**Aim of the task:** Set each entry down verbatim, omitting images.
— start of Records for the task —
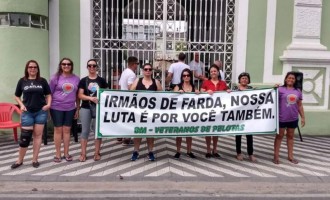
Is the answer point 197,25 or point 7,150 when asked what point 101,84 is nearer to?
point 7,150

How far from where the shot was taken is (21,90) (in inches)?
232

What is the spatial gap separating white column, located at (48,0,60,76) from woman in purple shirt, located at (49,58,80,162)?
2541 millimetres

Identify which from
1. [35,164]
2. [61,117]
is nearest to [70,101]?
[61,117]

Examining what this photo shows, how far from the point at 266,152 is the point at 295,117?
117 cm

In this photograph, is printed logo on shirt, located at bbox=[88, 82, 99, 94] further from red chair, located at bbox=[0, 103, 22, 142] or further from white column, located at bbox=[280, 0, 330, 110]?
white column, located at bbox=[280, 0, 330, 110]

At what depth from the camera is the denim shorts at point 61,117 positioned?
20.3 feet

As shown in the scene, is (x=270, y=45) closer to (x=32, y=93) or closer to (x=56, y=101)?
— end of Records for the task —
**Final result:**
Is the answer point 197,25 or point 7,150 when asked what point 101,84 is nearer to?
point 7,150

How far from where the shot was taken is (21,90) (in inches)?
232

What is the spatial gap separating white column, located at (48,0,60,76) from woman in purple shirt, located at (49,58,80,162)?
2541 millimetres

Identify which from
1. [35,164]
2. [61,117]
is nearest to [70,101]?
[61,117]

Examining what this photo shows, how far from the point at 266,152 is the point at 295,117?
117 cm

In this photograph, is printed logo on shirt, located at bbox=[88, 82, 99, 94] further from red chair, located at bbox=[0, 103, 22, 142] or further from white column, located at bbox=[280, 0, 330, 110]?
white column, located at bbox=[280, 0, 330, 110]

At what depth from the camera is the denim shorts at point 61,117 positioned?
20.3 feet

As shown in the scene, is (x=270, y=45) closer to (x=32, y=93) or closer to (x=56, y=101)?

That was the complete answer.